Jobs
**A)** Summarize the blog post below about a trip to India in two sentences.
**B)** Answer these questions about the blog post below about a trip to India:
(i) Which earlier trip does the writer compare this one to?
(ii) What is the name of the friend who gave enthusiastic reviews of India?
(iii) What do the Sikh businessmen wear, according to the post?

BEGIN Page extract

Thursday, May 17, 2007

Daddy goes to India

As the imminent Director of MA programmes for Durham Business School, I was dispatched to India for a week in late May 2007 to recruit Indian students to our programmes - much like the Taiwan trip in January.

A typical India street scene.

I had feared going to India ever since I was a teenager, when the story went round our village of a very bright lad bound for Oxford, etc etc, who travelled round India, saw the horrendous poverty and ill health and came back an emotional and mental basket-case. I had harboured apocalyptic visions of the street scenes in Mumbai and Delhi ever since then, and despite the enthusiastic reviews from one of my best friends, Paul, I had never wanted to come here. So I was apprehensive about this visit, and had resolved - in part informed by this fear, and in part from knackeredness from my workload - to treat this as a business trip, and to keep the sightseeing to a minimum. Staying in 'posh international hotels' helped, of course.

India is impossible to describe really without resorting to cliche, and of course I've only seen three of its biggest cities, but the scale of the humanity - so many people milling about, so much chaotic traffic - and the variety in faiths on display in that mingling is overwhelming. Perhaps as nowhere else on Earth, in India in any given five minute walk along a busy street you will pass people representing every possible faith: Muslim women in burkas and hijabs, Sikh businessmen in turbans, shaven-headed Buddhist monks, and the secular and Christian of course... It's dizzying.

END Page extract
BEGIN Information shown

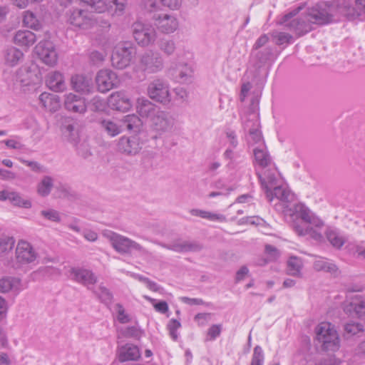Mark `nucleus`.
<instances>
[{"mask_svg": "<svg viewBox=\"0 0 365 365\" xmlns=\"http://www.w3.org/2000/svg\"><path fill=\"white\" fill-rule=\"evenodd\" d=\"M291 216L293 219L292 228L299 236L309 235L317 242L324 241V237L319 231L324 226V221L305 205H294Z\"/></svg>", "mask_w": 365, "mask_h": 365, "instance_id": "1", "label": "nucleus"}, {"mask_svg": "<svg viewBox=\"0 0 365 365\" xmlns=\"http://www.w3.org/2000/svg\"><path fill=\"white\" fill-rule=\"evenodd\" d=\"M301 8L294 9L283 16V23L297 35L302 36L312 30V24H325L332 21V15L325 9H312L307 14L292 19Z\"/></svg>", "mask_w": 365, "mask_h": 365, "instance_id": "2", "label": "nucleus"}, {"mask_svg": "<svg viewBox=\"0 0 365 365\" xmlns=\"http://www.w3.org/2000/svg\"><path fill=\"white\" fill-rule=\"evenodd\" d=\"M103 235L109 240L112 247L120 254H130L133 250L138 251L143 255H148V251L135 241L114 232L106 230Z\"/></svg>", "mask_w": 365, "mask_h": 365, "instance_id": "3", "label": "nucleus"}, {"mask_svg": "<svg viewBox=\"0 0 365 365\" xmlns=\"http://www.w3.org/2000/svg\"><path fill=\"white\" fill-rule=\"evenodd\" d=\"M316 338L324 351H335L339 348V337L334 326L324 322L315 328Z\"/></svg>", "mask_w": 365, "mask_h": 365, "instance_id": "4", "label": "nucleus"}, {"mask_svg": "<svg viewBox=\"0 0 365 365\" xmlns=\"http://www.w3.org/2000/svg\"><path fill=\"white\" fill-rule=\"evenodd\" d=\"M67 23L73 29L87 31L95 28L99 21L91 12L81 9H73L66 14Z\"/></svg>", "mask_w": 365, "mask_h": 365, "instance_id": "5", "label": "nucleus"}, {"mask_svg": "<svg viewBox=\"0 0 365 365\" xmlns=\"http://www.w3.org/2000/svg\"><path fill=\"white\" fill-rule=\"evenodd\" d=\"M136 54V48L132 42L123 41L118 43L113 51L111 63L118 69L128 67Z\"/></svg>", "mask_w": 365, "mask_h": 365, "instance_id": "6", "label": "nucleus"}, {"mask_svg": "<svg viewBox=\"0 0 365 365\" xmlns=\"http://www.w3.org/2000/svg\"><path fill=\"white\" fill-rule=\"evenodd\" d=\"M132 31L135 41L142 47L153 44L157 38L155 29L150 23L135 22L132 26Z\"/></svg>", "mask_w": 365, "mask_h": 365, "instance_id": "7", "label": "nucleus"}, {"mask_svg": "<svg viewBox=\"0 0 365 365\" xmlns=\"http://www.w3.org/2000/svg\"><path fill=\"white\" fill-rule=\"evenodd\" d=\"M261 186L265 191L266 197L269 202L273 201L272 188L279 184L280 177L274 164L262 168L261 172L257 173Z\"/></svg>", "mask_w": 365, "mask_h": 365, "instance_id": "8", "label": "nucleus"}, {"mask_svg": "<svg viewBox=\"0 0 365 365\" xmlns=\"http://www.w3.org/2000/svg\"><path fill=\"white\" fill-rule=\"evenodd\" d=\"M147 92L151 99L164 105L171 101L169 84L162 78H155L152 81L148 84Z\"/></svg>", "mask_w": 365, "mask_h": 365, "instance_id": "9", "label": "nucleus"}, {"mask_svg": "<svg viewBox=\"0 0 365 365\" xmlns=\"http://www.w3.org/2000/svg\"><path fill=\"white\" fill-rule=\"evenodd\" d=\"M139 67L145 73H155L163 68V59L158 53L148 51L140 56Z\"/></svg>", "mask_w": 365, "mask_h": 365, "instance_id": "10", "label": "nucleus"}, {"mask_svg": "<svg viewBox=\"0 0 365 365\" xmlns=\"http://www.w3.org/2000/svg\"><path fill=\"white\" fill-rule=\"evenodd\" d=\"M39 80L38 71L35 65H24L16 72V81L24 91L29 90L30 86H34Z\"/></svg>", "mask_w": 365, "mask_h": 365, "instance_id": "11", "label": "nucleus"}, {"mask_svg": "<svg viewBox=\"0 0 365 365\" xmlns=\"http://www.w3.org/2000/svg\"><path fill=\"white\" fill-rule=\"evenodd\" d=\"M242 125L245 131L248 132L247 140L250 144L259 145L261 143H264L262 133L259 130V122L256 114L250 113L245 118H243Z\"/></svg>", "mask_w": 365, "mask_h": 365, "instance_id": "12", "label": "nucleus"}, {"mask_svg": "<svg viewBox=\"0 0 365 365\" xmlns=\"http://www.w3.org/2000/svg\"><path fill=\"white\" fill-rule=\"evenodd\" d=\"M36 55L45 64L53 66L58 61V53L53 43L48 40L41 41L35 47Z\"/></svg>", "mask_w": 365, "mask_h": 365, "instance_id": "13", "label": "nucleus"}, {"mask_svg": "<svg viewBox=\"0 0 365 365\" xmlns=\"http://www.w3.org/2000/svg\"><path fill=\"white\" fill-rule=\"evenodd\" d=\"M154 26L164 34L174 33L179 26L178 19L172 14H161L153 16Z\"/></svg>", "mask_w": 365, "mask_h": 365, "instance_id": "14", "label": "nucleus"}, {"mask_svg": "<svg viewBox=\"0 0 365 365\" xmlns=\"http://www.w3.org/2000/svg\"><path fill=\"white\" fill-rule=\"evenodd\" d=\"M98 89L101 93H106L118 84L117 75L109 69L100 70L96 77Z\"/></svg>", "mask_w": 365, "mask_h": 365, "instance_id": "15", "label": "nucleus"}, {"mask_svg": "<svg viewBox=\"0 0 365 365\" xmlns=\"http://www.w3.org/2000/svg\"><path fill=\"white\" fill-rule=\"evenodd\" d=\"M143 148V143L137 135L130 137L123 136L118 143V150L127 155H135L138 154Z\"/></svg>", "mask_w": 365, "mask_h": 365, "instance_id": "16", "label": "nucleus"}, {"mask_svg": "<svg viewBox=\"0 0 365 365\" xmlns=\"http://www.w3.org/2000/svg\"><path fill=\"white\" fill-rule=\"evenodd\" d=\"M151 126L158 132H167L172 129L174 119L167 112L157 110L151 116Z\"/></svg>", "mask_w": 365, "mask_h": 365, "instance_id": "17", "label": "nucleus"}, {"mask_svg": "<svg viewBox=\"0 0 365 365\" xmlns=\"http://www.w3.org/2000/svg\"><path fill=\"white\" fill-rule=\"evenodd\" d=\"M108 104L113 110L128 111L132 107L128 93L125 91H118L111 93L108 98Z\"/></svg>", "mask_w": 365, "mask_h": 365, "instance_id": "18", "label": "nucleus"}, {"mask_svg": "<svg viewBox=\"0 0 365 365\" xmlns=\"http://www.w3.org/2000/svg\"><path fill=\"white\" fill-rule=\"evenodd\" d=\"M71 279L86 286L93 290V285L97 282V277L89 269L82 268H71Z\"/></svg>", "mask_w": 365, "mask_h": 365, "instance_id": "19", "label": "nucleus"}, {"mask_svg": "<svg viewBox=\"0 0 365 365\" xmlns=\"http://www.w3.org/2000/svg\"><path fill=\"white\" fill-rule=\"evenodd\" d=\"M37 254L30 243L21 240L18 242L16 249V257L20 263H30L34 262Z\"/></svg>", "mask_w": 365, "mask_h": 365, "instance_id": "20", "label": "nucleus"}, {"mask_svg": "<svg viewBox=\"0 0 365 365\" xmlns=\"http://www.w3.org/2000/svg\"><path fill=\"white\" fill-rule=\"evenodd\" d=\"M64 107L68 111L81 114L87 110L85 99L71 93L65 96Z\"/></svg>", "mask_w": 365, "mask_h": 365, "instance_id": "21", "label": "nucleus"}, {"mask_svg": "<svg viewBox=\"0 0 365 365\" xmlns=\"http://www.w3.org/2000/svg\"><path fill=\"white\" fill-rule=\"evenodd\" d=\"M344 312L359 318L365 317V299L356 295L344 307Z\"/></svg>", "mask_w": 365, "mask_h": 365, "instance_id": "22", "label": "nucleus"}, {"mask_svg": "<svg viewBox=\"0 0 365 365\" xmlns=\"http://www.w3.org/2000/svg\"><path fill=\"white\" fill-rule=\"evenodd\" d=\"M169 73L175 81L180 83H186L191 78L192 70L186 63H178L171 67Z\"/></svg>", "mask_w": 365, "mask_h": 365, "instance_id": "23", "label": "nucleus"}, {"mask_svg": "<svg viewBox=\"0 0 365 365\" xmlns=\"http://www.w3.org/2000/svg\"><path fill=\"white\" fill-rule=\"evenodd\" d=\"M274 59L273 49L271 47H266L258 51H252L251 54V63L259 69L264 66L268 61Z\"/></svg>", "mask_w": 365, "mask_h": 365, "instance_id": "24", "label": "nucleus"}, {"mask_svg": "<svg viewBox=\"0 0 365 365\" xmlns=\"http://www.w3.org/2000/svg\"><path fill=\"white\" fill-rule=\"evenodd\" d=\"M71 86L76 92L83 94H88L93 89L91 78L83 75L77 74L72 76Z\"/></svg>", "mask_w": 365, "mask_h": 365, "instance_id": "25", "label": "nucleus"}, {"mask_svg": "<svg viewBox=\"0 0 365 365\" xmlns=\"http://www.w3.org/2000/svg\"><path fill=\"white\" fill-rule=\"evenodd\" d=\"M118 357L120 362L136 361L140 357V352L137 346L126 344L118 349Z\"/></svg>", "mask_w": 365, "mask_h": 365, "instance_id": "26", "label": "nucleus"}, {"mask_svg": "<svg viewBox=\"0 0 365 365\" xmlns=\"http://www.w3.org/2000/svg\"><path fill=\"white\" fill-rule=\"evenodd\" d=\"M9 200L10 202L19 207L30 208L31 207V202L29 200L24 199L21 195L16 192H9L2 190L0 192V200Z\"/></svg>", "mask_w": 365, "mask_h": 365, "instance_id": "27", "label": "nucleus"}, {"mask_svg": "<svg viewBox=\"0 0 365 365\" xmlns=\"http://www.w3.org/2000/svg\"><path fill=\"white\" fill-rule=\"evenodd\" d=\"M253 153L256 163L262 168H266L274 164L264 143H261L254 148Z\"/></svg>", "mask_w": 365, "mask_h": 365, "instance_id": "28", "label": "nucleus"}, {"mask_svg": "<svg viewBox=\"0 0 365 365\" xmlns=\"http://www.w3.org/2000/svg\"><path fill=\"white\" fill-rule=\"evenodd\" d=\"M46 85L55 92H61L66 89L64 77L59 71H53L48 74Z\"/></svg>", "mask_w": 365, "mask_h": 365, "instance_id": "29", "label": "nucleus"}, {"mask_svg": "<svg viewBox=\"0 0 365 365\" xmlns=\"http://www.w3.org/2000/svg\"><path fill=\"white\" fill-rule=\"evenodd\" d=\"M273 200L274 198L279 200L283 205V208L287 207V203L294 200V194L286 187L282 186L280 184L275 186L272 190Z\"/></svg>", "mask_w": 365, "mask_h": 365, "instance_id": "30", "label": "nucleus"}, {"mask_svg": "<svg viewBox=\"0 0 365 365\" xmlns=\"http://www.w3.org/2000/svg\"><path fill=\"white\" fill-rule=\"evenodd\" d=\"M202 250V246L195 242L177 240L172 242V251L176 252H197Z\"/></svg>", "mask_w": 365, "mask_h": 365, "instance_id": "31", "label": "nucleus"}, {"mask_svg": "<svg viewBox=\"0 0 365 365\" xmlns=\"http://www.w3.org/2000/svg\"><path fill=\"white\" fill-rule=\"evenodd\" d=\"M325 235L329 242L336 249H341L346 242V237L336 228L328 227Z\"/></svg>", "mask_w": 365, "mask_h": 365, "instance_id": "32", "label": "nucleus"}, {"mask_svg": "<svg viewBox=\"0 0 365 365\" xmlns=\"http://www.w3.org/2000/svg\"><path fill=\"white\" fill-rule=\"evenodd\" d=\"M63 136L73 145L77 146L79 140L78 130L76 129L75 123L72 120H66L62 125Z\"/></svg>", "mask_w": 365, "mask_h": 365, "instance_id": "33", "label": "nucleus"}, {"mask_svg": "<svg viewBox=\"0 0 365 365\" xmlns=\"http://www.w3.org/2000/svg\"><path fill=\"white\" fill-rule=\"evenodd\" d=\"M36 41V35L29 30H19L14 36V43L20 46H31Z\"/></svg>", "mask_w": 365, "mask_h": 365, "instance_id": "34", "label": "nucleus"}, {"mask_svg": "<svg viewBox=\"0 0 365 365\" xmlns=\"http://www.w3.org/2000/svg\"><path fill=\"white\" fill-rule=\"evenodd\" d=\"M39 101L45 109L51 112H55L60 108L59 98L54 94L42 93L39 96Z\"/></svg>", "mask_w": 365, "mask_h": 365, "instance_id": "35", "label": "nucleus"}, {"mask_svg": "<svg viewBox=\"0 0 365 365\" xmlns=\"http://www.w3.org/2000/svg\"><path fill=\"white\" fill-rule=\"evenodd\" d=\"M101 128L110 137L120 134L123 130L120 120L103 119L100 121Z\"/></svg>", "mask_w": 365, "mask_h": 365, "instance_id": "36", "label": "nucleus"}, {"mask_svg": "<svg viewBox=\"0 0 365 365\" xmlns=\"http://www.w3.org/2000/svg\"><path fill=\"white\" fill-rule=\"evenodd\" d=\"M5 63L11 67L16 66L24 57L23 52L16 47L7 48L4 53Z\"/></svg>", "mask_w": 365, "mask_h": 365, "instance_id": "37", "label": "nucleus"}, {"mask_svg": "<svg viewBox=\"0 0 365 365\" xmlns=\"http://www.w3.org/2000/svg\"><path fill=\"white\" fill-rule=\"evenodd\" d=\"M54 179L49 175H44L36 185V192L42 197L48 196L53 187Z\"/></svg>", "mask_w": 365, "mask_h": 365, "instance_id": "38", "label": "nucleus"}, {"mask_svg": "<svg viewBox=\"0 0 365 365\" xmlns=\"http://www.w3.org/2000/svg\"><path fill=\"white\" fill-rule=\"evenodd\" d=\"M137 112L142 117L152 116L157 110L155 105L148 99L142 97L138 98L136 103Z\"/></svg>", "mask_w": 365, "mask_h": 365, "instance_id": "39", "label": "nucleus"}, {"mask_svg": "<svg viewBox=\"0 0 365 365\" xmlns=\"http://www.w3.org/2000/svg\"><path fill=\"white\" fill-rule=\"evenodd\" d=\"M190 213L192 216L200 217L203 219H207L210 221L226 222L225 215L218 213H213L209 211L202 210L200 209H192Z\"/></svg>", "mask_w": 365, "mask_h": 365, "instance_id": "40", "label": "nucleus"}, {"mask_svg": "<svg viewBox=\"0 0 365 365\" xmlns=\"http://www.w3.org/2000/svg\"><path fill=\"white\" fill-rule=\"evenodd\" d=\"M120 122L123 125V128L130 131H137L142 125L141 120L135 114L123 117V119L120 120Z\"/></svg>", "mask_w": 365, "mask_h": 365, "instance_id": "41", "label": "nucleus"}, {"mask_svg": "<svg viewBox=\"0 0 365 365\" xmlns=\"http://www.w3.org/2000/svg\"><path fill=\"white\" fill-rule=\"evenodd\" d=\"M313 267L316 271H324L331 274H335L338 269L336 264L321 257H318L314 261Z\"/></svg>", "mask_w": 365, "mask_h": 365, "instance_id": "42", "label": "nucleus"}, {"mask_svg": "<svg viewBox=\"0 0 365 365\" xmlns=\"http://www.w3.org/2000/svg\"><path fill=\"white\" fill-rule=\"evenodd\" d=\"M303 267L301 258L292 256L287 261V272L289 275L299 277Z\"/></svg>", "mask_w": 365, "mask_h": 365, "instance_id": "43", "label": "nucleus"}, {"mask_svg": "<svg viewBox=\"0 0 365 365\" xmlns=\"http://www.w3.org/2000/svg\"><path fill=\"white\" fill-rule=\"evenodd\" d=\"M20 280L17 278L6 277L0 279V292L6 293L17 289Z\"/></svg>", "mask_w": 365, "mask_h": 365, "instance_id": "44", "label": "nucleus"}, {"mask_svg": "<svg viewBox=\"0 0 365 365\" xmlns=\"http://www.w3.org/2000/svg\"><path fill=\"white\" fill-rule=\"evenodd\" d=\"M339 12L346 16L349 20H354L361 16V12L357 6H351L349 2L344 1L343 5L339 8Z\"/></svg>", "mask_w": 365, "mask_h": 365, "instance_id": "45", "label": "nucleus"}, {"mask_svg": "<svg viewBox=\"0 0 365 365\" xmlns=\"http://www.w3.org/2000/svg\"><path fill=\"white\" fill-rule=\"evenodd\" d=\"M158 46L160 50L168 56L172 55L175 51V43L172 39L160 38L158 42Z\"/></svg>", "mask_w": 365, "mask_h": 365, "instance_id": "46", "label": "nucleus"}, {"mask_svg": "<svg viewBox=\"0 0 365 365\" xmlns=\"http://www.w3.org/2000/svg\"><path fill=\"white\" fill-rule=\"evenodd\" d=\"M81 4L91 6L97 13H103L108 10V5L104 0H78Z\"/></svg>", "mask_w": 365, "mask_h": 365, "instance_id": "47", "label": "nucleus"}, {"mask_svg": "<svg viewBox=\"0 0 365 365\" xmlns=\"http://www.w3.org/2000/svg\"><path fill=\"white\" fill-rule=\"evenodd\" d=\"M23 22L25 26L34 30H38L41 27L40 21L37 19L35 14L29 11L24 12Z\"/></svg>", "mask_w": 365, "mask_h": 365, "instance_id": "48", "label": "nucleus"}, {"mask_svg": "<svg viewBox=\"0 0 365 365\" xmlns=\"http://www.w3.org/2000/svg\"><path fill=\"white\" fill-rule=\"evenodd\" d=\"M99 292L93 289V292L98 296L101 301L106 304H110L113 299V295L110 292L103 286H100L98 288Z\"/></svg>", "mask_w": 365, "mask_h": 365, "instance_id": "49", "label": "nucleus"}, {"mask_svg": "<svg viewBox=\"0 0 365 365\" xmlns=\"http://www.w3.org/2000/svg\"><path fill=\"white\" fill-rule=\"evenodd\" d=\"M108 9L115 7V14L120 16L123 14L126 6V0H108L106 3Z\"/></svg>", "mask_w": 365, "mask_h": 365, "instance_id": "50", "label": "nucleus"}, {"mask_svg": "<svg viewBox=\"0 0 365 365\" xmlns=\"http://www.w3.org/2000/svg\"><path fill=\"white\" fill-rule=\"evenodd\" d=\"M15 241L13 237H0V255L11 251L14 246Z\"/></svg>", "mask_w": 365, "mask_h": 365, "instance_id": "51", "label": "nucleus"}, {"mask_svg": "<svg viewBox=\"0 0 365 365\" xmlns=\"http://www.w3.org/2000/svg\"><path fill=\"white\" fill-rule=\"evenodd\" d=\"M40 214L43 218L53 222H59L61 220L59 212L53 209L43 210Z\"/></svg>", "mask_w": 365, "mask_h": 365, "instance_id": "52", "label": "nucleus"}, {"mask_svg": "<svg viewBox=\"0 0 365 365\" xmlns=\"http://www.w3.org/2000/svg\"><path fill=\"white\" fill-rule=\"evenodd\" d=\"M115 312L117 313V319L121 324H126L130 321V317L125 313V310L121 304L115 305Z\"/></svg>", "mask_w": 365, "mask_h": 365, "instance_id": "53", "label": "nucleus"}, {"mask_svg": "<svg viewBox=\"0 0 365 365\" xmlns=\"http://www.w3.org/2000/svg\"><path fill=\"white\" fill-rule=\"evenodd\" d=\"M89 104L91 110L95 112L103 111L106 109V103L99 96L93 97Z\"/></svg>", "mask_w": 365, "mask_h": 365, "instance_id": "54", "label": "nucleus"}, {"mask_svg": "<svg viewBox=\"0 0 365 365\" xmlns=\"http://www.w3.org/2000/svg\"><path fill=\"white\" fill-rule=\"evenodd\" d=\"M272 37L276 40L277 45H282L286 43H289L292 39V36L285 32H273Z\"/></svg>", "mask_w": 365, "mask_h": 365, "instance_id": "55", "label": "nucleus"}, {"mask_svg": "<svg viewBox=\"0 0 365 365\" xmlns=\"http://www.w3.org/2000/svg\"><path fill=\"white\" fill-rule=\"evenodd\" d=\"M263 362L264 353L262 349L259 346H257L254 349L251 365H263Z\"/></svg>", "mask_w": 365, "mask_h": 365, "instance_id": "56", "label": "nucleus"}, {"mask_svg": "<svg viewBox=\"0 0 365 365\" xmlns=\"http://www.w3.org/2000/svg\"><path fill=\"white\" fill-rule=\"evenodd\" d=\"M181 327V324L179 321L172 319L170 320L168 324V329L169 330V334L171 338L174 341H177L178 336L177 333V330Z\"/></svg>", "mask_w": 365, "mask_h": 365, "instance_id": "57", "label": "nucleus"}, {"mask_svg": "<svg viewBox=\"0 0 365 365\" xmlns=\"http://www.w3.org/2000/svg\"><path fill=\"white\" fill-rule=\"evenodd\" d=\"M264 252L269 261L277 260L280 256V252L274 246L266 245Z\"/></svg>", "mask_w": 365, "mask_h": 365, "instance_id": "58", "label": "nucleus"}, {"mask_svg": "<svg viewBox=\"0 0 365 365\" xmlns=\"http://www.w3.org/2000/svg\"><path fill=\"white\" fill-rule=\"evenodd\" d=\"M345 331L351 334H356L363 331V326L359 323H347L344 326Z\"/></svg>", "mask_w": 365, "mask_h": 365, "instance_id": "59", "label": "nucleus"}, {"mask_svg": "<svg viewBox=\"0 0 365 365\" xmlns=\"http://www.w3.org/2000/svg\"><path fill=\"white\" fill-rule=\"evenodd\" d=\"M222 327L220 324L212 325L207 331V335L210 336V339L214 340L220 336L221 333Z\"/></svg>", "mask_w": 365, "mask_h": 365, "instance_id": "60", "label": "nucleus"}, {"mask_svg": "<svg viewBox=\"0 0 365 365\" xmlns=\"http://www.w3.org/2000/svg\"><path fill=\"white\" fill-rule=\"evenodd\" d=\"M160 1L164 6L173 10L178 9L182 4V0H160Z\"/></svg>", "mask_w": 365, "mask_h": 365, "instance_id": "61", "label": "nucleus"}, {"mask_svg": "<svg viewBox=\"0 0 365 365\" xmlns=\"http://www.w3.org/2000/svg\"><path fill=\"white\" fill-rule=\"evenodd\" d=\"M123 335L126 337L138 338L140 336V331L135 327H128L124 330Z\"/></svg>", "mask_w": 365, "mask_h": 365, "instance_id": "62", "label": "nucleus"}, {"mask_svg": "<svg viewBox=\"0 0 365 365\" xmlns=\"http://www.w3.org/2000/svg\"><path fill=\"white\" fill-rule=\"evenodd\" d=\"M269 41V37L266 34L262 35L255 42L253 46L252 51H257L259 48L264 46Z\"/></svg>", "mask_w": 365, "mask_h": 365, "instance_id": "63", "label": "nucleus"}, {"mask_svg": "<svg viewBox=\"0 0 365 365\" xmlns=\"http://www.w3.org/2000/svg\"><path fill=\"white\" fill-rule=\"evenodd\" d=\"M155 309L162 314H165L168 311V305L166 302L160 301L153 304Z\"/></svg>", "mask_w": 365, "mask_h": 365, "instance_id": "64", "label": "nucleus"}]
</instances>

END Information shown

Answers provided
**A)** Soon to become Director of MA programmes at Durham Business School, the writer was sent to India for a week in late May 2007 to recruit students, despite having feared the country since hearing a story as a teenager. The writer found India overwhelming for its huge crowds, chaotic traffic and the many faiths visible on any busy street.

**B)**
(i) The Taiwan trip in January
(ii) Paul
(iii) Turbans